Previously, I have worked with ADRA in Laos for three years. I have now been working with ADRA–Thailand for two years. I work in administration in Bangkok and also manage three projects: a sustainable agriculture project and two small enterprise development (SED) projects that assist women start up small businesses to generate extra income.

Working for ADRA is exciting, challenging and always promises new experiences every day. Being involved in projects is the part of the job I enjoy the most as it allows me to get out of the office at least once a month and visit the “real Thailand” where tourists don’t usually go.
One of my projects, the Sopmoei Sustainable Agriculture Project, works with ethnic minority villages in the remote and mountainous region of north-western Thailand, along the border with Myanmar.

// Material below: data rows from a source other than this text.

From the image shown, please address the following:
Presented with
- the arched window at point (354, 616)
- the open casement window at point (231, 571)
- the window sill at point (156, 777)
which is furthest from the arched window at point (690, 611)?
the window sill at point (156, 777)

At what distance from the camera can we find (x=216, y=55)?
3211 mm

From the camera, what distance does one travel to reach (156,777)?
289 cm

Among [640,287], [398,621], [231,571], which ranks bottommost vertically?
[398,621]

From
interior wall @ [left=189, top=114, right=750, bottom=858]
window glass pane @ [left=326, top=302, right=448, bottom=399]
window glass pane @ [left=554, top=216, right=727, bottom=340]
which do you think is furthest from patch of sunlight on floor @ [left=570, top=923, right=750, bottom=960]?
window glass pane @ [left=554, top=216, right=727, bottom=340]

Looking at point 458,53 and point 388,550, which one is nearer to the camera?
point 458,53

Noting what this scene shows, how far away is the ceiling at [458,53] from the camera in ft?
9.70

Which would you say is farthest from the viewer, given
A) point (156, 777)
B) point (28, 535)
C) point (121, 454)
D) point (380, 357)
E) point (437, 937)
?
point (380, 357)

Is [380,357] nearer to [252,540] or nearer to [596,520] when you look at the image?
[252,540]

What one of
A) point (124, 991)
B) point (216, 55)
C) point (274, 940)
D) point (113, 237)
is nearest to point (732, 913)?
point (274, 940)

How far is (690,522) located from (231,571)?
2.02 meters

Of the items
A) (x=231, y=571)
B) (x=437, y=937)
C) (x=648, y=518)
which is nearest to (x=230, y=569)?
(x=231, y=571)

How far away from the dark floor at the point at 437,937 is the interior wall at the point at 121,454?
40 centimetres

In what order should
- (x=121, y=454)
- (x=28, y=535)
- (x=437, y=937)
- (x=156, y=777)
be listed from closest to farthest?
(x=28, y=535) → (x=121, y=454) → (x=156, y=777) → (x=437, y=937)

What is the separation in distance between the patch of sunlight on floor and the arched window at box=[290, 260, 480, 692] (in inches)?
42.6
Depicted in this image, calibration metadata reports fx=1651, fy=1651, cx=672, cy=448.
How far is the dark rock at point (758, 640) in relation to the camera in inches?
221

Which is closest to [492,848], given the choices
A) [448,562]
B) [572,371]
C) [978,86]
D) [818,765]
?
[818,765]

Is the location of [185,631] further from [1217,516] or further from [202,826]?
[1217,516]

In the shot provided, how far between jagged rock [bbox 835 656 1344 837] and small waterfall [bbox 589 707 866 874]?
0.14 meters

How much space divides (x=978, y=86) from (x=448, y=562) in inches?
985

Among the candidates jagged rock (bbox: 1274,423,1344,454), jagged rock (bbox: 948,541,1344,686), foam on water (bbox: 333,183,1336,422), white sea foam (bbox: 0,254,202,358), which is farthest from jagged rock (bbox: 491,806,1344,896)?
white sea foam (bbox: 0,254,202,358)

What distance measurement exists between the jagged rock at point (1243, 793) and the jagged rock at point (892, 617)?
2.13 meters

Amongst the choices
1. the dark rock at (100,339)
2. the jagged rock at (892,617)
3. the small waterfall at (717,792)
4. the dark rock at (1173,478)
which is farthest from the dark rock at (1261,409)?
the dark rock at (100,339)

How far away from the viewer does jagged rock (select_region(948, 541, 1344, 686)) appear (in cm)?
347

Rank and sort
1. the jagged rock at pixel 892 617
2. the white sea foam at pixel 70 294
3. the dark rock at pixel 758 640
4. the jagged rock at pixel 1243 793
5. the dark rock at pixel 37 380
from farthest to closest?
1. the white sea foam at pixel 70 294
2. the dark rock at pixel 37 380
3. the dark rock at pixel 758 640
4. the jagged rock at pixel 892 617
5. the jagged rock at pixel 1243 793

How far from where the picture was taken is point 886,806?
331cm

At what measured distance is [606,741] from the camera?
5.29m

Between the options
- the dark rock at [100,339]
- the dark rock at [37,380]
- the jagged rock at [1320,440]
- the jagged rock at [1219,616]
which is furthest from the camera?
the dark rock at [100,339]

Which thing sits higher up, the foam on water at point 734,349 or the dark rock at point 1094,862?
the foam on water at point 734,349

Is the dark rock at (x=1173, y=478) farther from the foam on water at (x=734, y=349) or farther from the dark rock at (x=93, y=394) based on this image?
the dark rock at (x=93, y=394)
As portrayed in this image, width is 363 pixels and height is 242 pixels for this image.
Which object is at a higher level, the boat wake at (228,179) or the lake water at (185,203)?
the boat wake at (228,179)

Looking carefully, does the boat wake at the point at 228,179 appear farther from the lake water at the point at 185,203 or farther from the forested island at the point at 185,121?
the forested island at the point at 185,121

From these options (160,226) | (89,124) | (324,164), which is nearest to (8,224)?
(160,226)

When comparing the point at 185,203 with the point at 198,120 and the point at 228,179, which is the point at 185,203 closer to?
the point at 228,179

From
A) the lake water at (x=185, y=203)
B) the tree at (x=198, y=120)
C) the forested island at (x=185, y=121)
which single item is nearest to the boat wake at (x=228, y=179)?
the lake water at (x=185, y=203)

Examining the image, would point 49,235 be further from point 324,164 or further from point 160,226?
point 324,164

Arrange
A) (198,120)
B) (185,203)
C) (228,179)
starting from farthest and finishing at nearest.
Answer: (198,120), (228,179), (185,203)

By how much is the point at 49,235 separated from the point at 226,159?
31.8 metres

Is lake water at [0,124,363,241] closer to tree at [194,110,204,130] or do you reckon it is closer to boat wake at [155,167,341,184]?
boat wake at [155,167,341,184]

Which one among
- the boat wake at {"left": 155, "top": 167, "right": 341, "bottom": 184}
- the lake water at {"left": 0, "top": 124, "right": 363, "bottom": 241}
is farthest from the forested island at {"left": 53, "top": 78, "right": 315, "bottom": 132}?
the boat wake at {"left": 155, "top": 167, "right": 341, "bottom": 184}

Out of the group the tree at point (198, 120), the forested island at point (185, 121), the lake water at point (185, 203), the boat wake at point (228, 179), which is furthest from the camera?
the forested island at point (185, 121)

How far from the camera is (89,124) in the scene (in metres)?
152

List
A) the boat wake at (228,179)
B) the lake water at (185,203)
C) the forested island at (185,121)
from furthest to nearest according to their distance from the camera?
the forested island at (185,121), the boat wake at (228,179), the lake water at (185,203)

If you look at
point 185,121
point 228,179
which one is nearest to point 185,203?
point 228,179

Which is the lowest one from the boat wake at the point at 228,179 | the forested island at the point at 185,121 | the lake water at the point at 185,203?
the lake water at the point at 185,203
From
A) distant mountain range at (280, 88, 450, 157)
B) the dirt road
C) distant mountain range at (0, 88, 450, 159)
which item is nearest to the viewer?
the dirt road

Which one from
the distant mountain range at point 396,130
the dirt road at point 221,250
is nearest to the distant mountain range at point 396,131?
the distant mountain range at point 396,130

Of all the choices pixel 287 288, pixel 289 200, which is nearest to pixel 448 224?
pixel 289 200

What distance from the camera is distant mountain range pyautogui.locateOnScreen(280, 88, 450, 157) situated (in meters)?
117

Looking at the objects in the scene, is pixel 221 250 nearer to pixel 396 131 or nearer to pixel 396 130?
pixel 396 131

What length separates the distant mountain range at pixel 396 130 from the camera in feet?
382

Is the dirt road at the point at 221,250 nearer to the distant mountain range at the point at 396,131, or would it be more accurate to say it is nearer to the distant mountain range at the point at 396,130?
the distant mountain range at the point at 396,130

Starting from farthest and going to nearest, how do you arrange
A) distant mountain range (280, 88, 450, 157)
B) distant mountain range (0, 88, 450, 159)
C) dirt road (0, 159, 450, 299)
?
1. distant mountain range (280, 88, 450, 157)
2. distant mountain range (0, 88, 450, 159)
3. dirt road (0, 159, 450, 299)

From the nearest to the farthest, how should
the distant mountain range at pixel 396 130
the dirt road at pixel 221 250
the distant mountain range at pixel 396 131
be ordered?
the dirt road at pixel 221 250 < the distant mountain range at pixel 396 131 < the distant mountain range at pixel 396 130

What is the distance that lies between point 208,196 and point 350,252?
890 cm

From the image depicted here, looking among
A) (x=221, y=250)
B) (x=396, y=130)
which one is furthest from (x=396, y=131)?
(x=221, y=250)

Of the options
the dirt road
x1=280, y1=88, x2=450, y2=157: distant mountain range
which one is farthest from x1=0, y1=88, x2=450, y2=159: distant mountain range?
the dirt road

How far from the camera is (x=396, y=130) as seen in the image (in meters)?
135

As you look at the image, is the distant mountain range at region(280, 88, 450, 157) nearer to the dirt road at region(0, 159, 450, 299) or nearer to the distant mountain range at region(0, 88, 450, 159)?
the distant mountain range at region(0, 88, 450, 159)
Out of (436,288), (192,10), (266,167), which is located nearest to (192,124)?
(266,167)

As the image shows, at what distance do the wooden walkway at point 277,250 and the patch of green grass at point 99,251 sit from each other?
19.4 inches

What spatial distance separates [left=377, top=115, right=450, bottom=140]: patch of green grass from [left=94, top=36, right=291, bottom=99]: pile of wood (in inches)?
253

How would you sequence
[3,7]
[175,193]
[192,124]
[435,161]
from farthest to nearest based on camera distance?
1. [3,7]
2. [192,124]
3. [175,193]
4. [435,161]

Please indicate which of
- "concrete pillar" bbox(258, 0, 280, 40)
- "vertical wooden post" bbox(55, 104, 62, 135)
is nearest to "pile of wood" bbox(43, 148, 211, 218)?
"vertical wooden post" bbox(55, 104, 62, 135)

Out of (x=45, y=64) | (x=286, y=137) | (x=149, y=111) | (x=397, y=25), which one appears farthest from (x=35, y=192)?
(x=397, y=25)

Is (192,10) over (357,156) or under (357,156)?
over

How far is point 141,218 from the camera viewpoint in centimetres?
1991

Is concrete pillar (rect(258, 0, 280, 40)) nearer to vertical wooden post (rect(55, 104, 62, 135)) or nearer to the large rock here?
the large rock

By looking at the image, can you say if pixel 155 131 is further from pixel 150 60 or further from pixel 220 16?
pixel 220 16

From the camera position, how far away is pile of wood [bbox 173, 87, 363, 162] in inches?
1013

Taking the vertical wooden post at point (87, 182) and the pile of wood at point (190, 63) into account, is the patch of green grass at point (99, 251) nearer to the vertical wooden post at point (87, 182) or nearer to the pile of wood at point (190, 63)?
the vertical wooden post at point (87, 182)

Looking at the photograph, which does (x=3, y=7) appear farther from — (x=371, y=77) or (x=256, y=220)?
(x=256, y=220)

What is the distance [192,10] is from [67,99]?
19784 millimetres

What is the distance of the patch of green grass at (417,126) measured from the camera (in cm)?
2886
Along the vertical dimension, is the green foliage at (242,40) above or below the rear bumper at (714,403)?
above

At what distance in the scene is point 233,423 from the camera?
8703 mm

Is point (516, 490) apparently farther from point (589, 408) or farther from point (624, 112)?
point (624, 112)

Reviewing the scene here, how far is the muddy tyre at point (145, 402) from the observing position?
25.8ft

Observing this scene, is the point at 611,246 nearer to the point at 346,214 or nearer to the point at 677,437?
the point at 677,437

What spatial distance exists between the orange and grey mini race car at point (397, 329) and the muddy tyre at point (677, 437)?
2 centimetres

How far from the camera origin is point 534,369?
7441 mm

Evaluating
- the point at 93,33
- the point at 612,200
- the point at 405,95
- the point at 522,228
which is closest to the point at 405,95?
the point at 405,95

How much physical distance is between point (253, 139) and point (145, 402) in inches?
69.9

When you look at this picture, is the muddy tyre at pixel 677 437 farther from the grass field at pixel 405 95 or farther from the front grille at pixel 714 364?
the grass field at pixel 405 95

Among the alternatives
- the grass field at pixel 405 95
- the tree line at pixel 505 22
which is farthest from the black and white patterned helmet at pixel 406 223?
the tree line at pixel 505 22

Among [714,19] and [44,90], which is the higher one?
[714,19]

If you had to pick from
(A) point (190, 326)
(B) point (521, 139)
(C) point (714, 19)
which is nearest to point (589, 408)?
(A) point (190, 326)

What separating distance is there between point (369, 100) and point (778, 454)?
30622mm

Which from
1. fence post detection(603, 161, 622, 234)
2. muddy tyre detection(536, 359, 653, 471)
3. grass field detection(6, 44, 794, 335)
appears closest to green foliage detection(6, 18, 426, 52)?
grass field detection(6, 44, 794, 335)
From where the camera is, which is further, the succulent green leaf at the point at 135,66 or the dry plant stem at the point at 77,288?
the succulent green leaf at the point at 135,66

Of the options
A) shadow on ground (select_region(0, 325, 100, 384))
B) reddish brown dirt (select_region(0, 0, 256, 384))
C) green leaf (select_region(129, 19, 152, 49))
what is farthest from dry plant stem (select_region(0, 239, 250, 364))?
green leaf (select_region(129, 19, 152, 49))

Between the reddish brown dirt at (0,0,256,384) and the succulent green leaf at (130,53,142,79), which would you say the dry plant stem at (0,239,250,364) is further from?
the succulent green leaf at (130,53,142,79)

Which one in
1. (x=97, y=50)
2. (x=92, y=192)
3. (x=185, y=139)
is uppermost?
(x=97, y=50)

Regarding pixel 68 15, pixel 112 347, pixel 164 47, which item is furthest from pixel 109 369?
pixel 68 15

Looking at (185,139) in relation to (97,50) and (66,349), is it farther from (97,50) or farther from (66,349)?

Basically inaccessible five months of the year due to the rainy season, making the roads impassable, these villages still rely on “slash and burn” subsistence agriculture for their livelihood. These are the people often left behind by the development process, and are the people ADRA is assisting. The project helps families develop sustainable agricultural systems such as vegetable gardens, fruit-tree orchards and other cash crops in order to generate a sufficient food supply and extra income.

Staying in these villages and building relationships with the people is a rewarding experience. Talking with them about their problems and things that are important to them—being able to grow enough food to survive, having access to clean water, getting enough money to buy medicine—really puts things back into perspective and makes our problems and desires pale in comparison.

The people of these communities are very enthusiastic. Helping them to help themselves and to address their issues and problems, and seeing the positive impact and changes that are slowly occurring in their lives is very exciting and rewarding, and makes working for ADRA such a great experience.

Jonathan Berkel has been working in thailand for two years, and he enjoys working with the thai people to help solve problems and issues. Jonathan is a program assistant with ADRA–Thailand.